2. Maintain a care plan
This doesn’t mean beer binges or whiskey with cereal… sorry. Engaging in effective, non-avoidant styles of coping with our stress is more adaptive and helpful (both short term and long term). Eating well, moving your body (outside your work expectations) and connecting with loved ones or friends is important in times when isolation is not only easy, but recommended. Many therapists and programs offer phone/skype style approaches to care and you can utilize that during these times. Routines can be important to cope. Try to identify if you notice any changes in how you care for yourself or others – if routines are disrupted and self-care begins to slide, these could be red flags of more problems if they are not addressed.
3. Stay connected
Isolation outside of work is recommended. Therefore, the need for social interaction is going to be heightened, and we may all feel the cabin fever creeping in. Luckily, we are in times when we can stay connected virtually. This, of course, is not as good or effective in value as face to face interactions – but, where possible these virtual connections can play as a surrogate. Engaging with friends, forums, or other online platforms can be ways to gaining some semblance of social interactions. These are also great times to connect like the “good ole days” with family and maybe even engage with them face to face. Though, if you really like, facetime family members who are in the same room…. They hate that :)
4. Expect Stress
Unlike the times we are used to, where the calls are the unknown, we now have a very real risk of COVID. For most of us this will be the flu. But, obviously this is a large danger for certain population groups and therefore will also be devastating.
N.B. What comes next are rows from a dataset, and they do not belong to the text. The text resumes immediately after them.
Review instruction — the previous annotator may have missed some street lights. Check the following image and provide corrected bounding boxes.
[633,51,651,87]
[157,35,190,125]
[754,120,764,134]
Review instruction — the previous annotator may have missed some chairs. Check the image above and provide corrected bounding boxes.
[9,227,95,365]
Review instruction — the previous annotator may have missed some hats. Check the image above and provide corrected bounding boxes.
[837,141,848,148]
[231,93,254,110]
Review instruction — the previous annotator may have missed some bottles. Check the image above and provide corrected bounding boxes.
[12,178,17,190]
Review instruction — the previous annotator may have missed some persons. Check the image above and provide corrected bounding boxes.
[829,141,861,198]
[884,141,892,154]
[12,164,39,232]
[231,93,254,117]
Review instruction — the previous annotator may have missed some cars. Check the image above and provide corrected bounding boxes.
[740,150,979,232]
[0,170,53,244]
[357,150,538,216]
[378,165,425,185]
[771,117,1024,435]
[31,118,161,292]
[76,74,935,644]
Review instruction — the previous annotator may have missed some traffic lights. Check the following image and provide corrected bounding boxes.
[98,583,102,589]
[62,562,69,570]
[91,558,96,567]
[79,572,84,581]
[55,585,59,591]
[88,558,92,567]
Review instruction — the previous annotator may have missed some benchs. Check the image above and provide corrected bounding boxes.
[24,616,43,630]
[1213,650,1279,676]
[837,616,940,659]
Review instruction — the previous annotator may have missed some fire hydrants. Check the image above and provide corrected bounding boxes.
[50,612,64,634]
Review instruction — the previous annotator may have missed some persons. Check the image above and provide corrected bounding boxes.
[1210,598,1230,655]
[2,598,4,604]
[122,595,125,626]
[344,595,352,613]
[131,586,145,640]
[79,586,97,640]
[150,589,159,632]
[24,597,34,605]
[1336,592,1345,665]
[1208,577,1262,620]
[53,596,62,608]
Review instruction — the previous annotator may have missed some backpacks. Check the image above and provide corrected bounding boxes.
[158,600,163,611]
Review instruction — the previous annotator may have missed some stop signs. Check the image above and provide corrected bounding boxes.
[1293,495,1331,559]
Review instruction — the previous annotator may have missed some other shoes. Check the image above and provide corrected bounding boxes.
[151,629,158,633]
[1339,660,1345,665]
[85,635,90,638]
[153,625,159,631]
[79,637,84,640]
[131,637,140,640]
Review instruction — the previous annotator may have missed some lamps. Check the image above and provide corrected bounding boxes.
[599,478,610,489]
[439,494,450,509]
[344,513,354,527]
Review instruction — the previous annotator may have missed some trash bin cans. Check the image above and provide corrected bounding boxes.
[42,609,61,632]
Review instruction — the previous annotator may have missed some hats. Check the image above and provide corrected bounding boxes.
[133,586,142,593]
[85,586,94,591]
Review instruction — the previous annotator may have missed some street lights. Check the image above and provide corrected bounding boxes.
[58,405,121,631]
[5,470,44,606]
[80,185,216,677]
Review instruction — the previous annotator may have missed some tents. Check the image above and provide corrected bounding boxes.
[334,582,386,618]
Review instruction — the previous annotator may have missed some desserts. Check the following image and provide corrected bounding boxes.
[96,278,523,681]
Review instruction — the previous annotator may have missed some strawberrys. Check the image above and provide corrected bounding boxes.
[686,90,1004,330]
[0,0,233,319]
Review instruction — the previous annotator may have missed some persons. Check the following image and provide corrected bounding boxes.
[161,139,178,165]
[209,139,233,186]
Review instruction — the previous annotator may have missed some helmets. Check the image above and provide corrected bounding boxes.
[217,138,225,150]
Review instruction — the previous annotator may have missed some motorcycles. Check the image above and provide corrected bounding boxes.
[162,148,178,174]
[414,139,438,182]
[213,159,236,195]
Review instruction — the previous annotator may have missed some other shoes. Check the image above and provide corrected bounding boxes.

There is little challenging in the way of cognitive restructuring (fancy terms for challenging our thoughts) because the worry we have for this threat is real, and perhaps imminent. But, this doesn’t mean we can’t do anything about it. Try not to get too lost in the sheer work volume during these times. Pay attention to how you are responding and take advantage of personal tools, partners, and any options organizationally you have to take breaks to gain some mental currency back. Keeping stress at bay is difficult – and certainly impossible to remove all or sometimes most, of it. This doesn’t translate into that we should stop trying. Follow the other 3 strategies as well as utilizing your own tried and true, or trying something new.
5. Be Proactive
Don’t wait until things are really bad to seek help or support. Seek it soon. Right now if you have too. The cost of waiting is always greater in the long run. It is much easier to navigate the start of stress related concerns when they are fresh and new, than it is to repair and heal from stresses that have not only already cut, but scarred and calloused as well. These are new times – so we can approach this problem in a new way. Proactively seek out those things that you know will help you navigate the stress, healthily, sooner than later. MAKE TIME. There is always a sacrifice that is made here, but that doesn’t need to be a negative. Sacrificing 30 minutes of T.V. for a 30 minute run is not a net negative and the benefits of stalling the one compounded with adding the other can do wonders for our brains. Helping us decompress after a hard day can, paradoxically, require doing something hard. Sometimes every atom and molecule and synapse will tell you otherwise. Fighting against that urge is a pursuit worth engaging. In Psychobabble, this is “acting opposite” and It could be the very tool that keeps you from falling prey to stresses negative impacts. Exercise isn’t the only tool here – hobbies, skills, other activities that bring joy and passion together are helpful to overcome those daily stresses.